Input schemas describe structure but not intent. Descriptions should explain non-obvious parameter relationships and valid value ranges.

Purpose3/5

Does the description clearly state what the tool does and how it differs from similar tools?

The description 'Shows git commit details' clearly states the verb ('shows') and resource ('git commit details'), which is better than a tautology. However, it doesn't distinguish this from sibling tools like git_log or git_diff, which also show git-related information. The purpose is understandable but lacks specificity about what makes this tool unique.

Agents choose between tools based on descriptions. A clear purpose with a specific verb and resource helps agents select the right tool.

Usage Guidelines2/5

Does the description explain when to use this tool, when not to, or what alternatives exist?

The description provides no guidance on when to use this tool versus alternatives.

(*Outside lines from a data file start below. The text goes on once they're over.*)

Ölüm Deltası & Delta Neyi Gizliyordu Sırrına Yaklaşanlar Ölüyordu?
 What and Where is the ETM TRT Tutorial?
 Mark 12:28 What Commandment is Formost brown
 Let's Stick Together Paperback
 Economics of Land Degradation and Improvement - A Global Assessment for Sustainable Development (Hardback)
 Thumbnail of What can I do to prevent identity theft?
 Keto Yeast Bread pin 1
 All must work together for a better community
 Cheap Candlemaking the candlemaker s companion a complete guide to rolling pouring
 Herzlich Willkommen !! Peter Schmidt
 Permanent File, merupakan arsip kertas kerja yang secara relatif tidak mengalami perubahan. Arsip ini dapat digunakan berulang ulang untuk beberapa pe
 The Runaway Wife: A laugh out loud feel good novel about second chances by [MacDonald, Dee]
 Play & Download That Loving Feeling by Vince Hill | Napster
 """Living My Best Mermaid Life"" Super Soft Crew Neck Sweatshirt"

It doesn't mention when git_show is appropriate compared to git_log (which might list commits) or git_diff (which shows changes). There's no context about prerequisites, such as needing a valid git repository or revision. The agent must infer usage from the tool name alone.

Agents often have multiple tools that could apply. Explicit usage guidance like "use X instead of Y when Z" prevents misuse.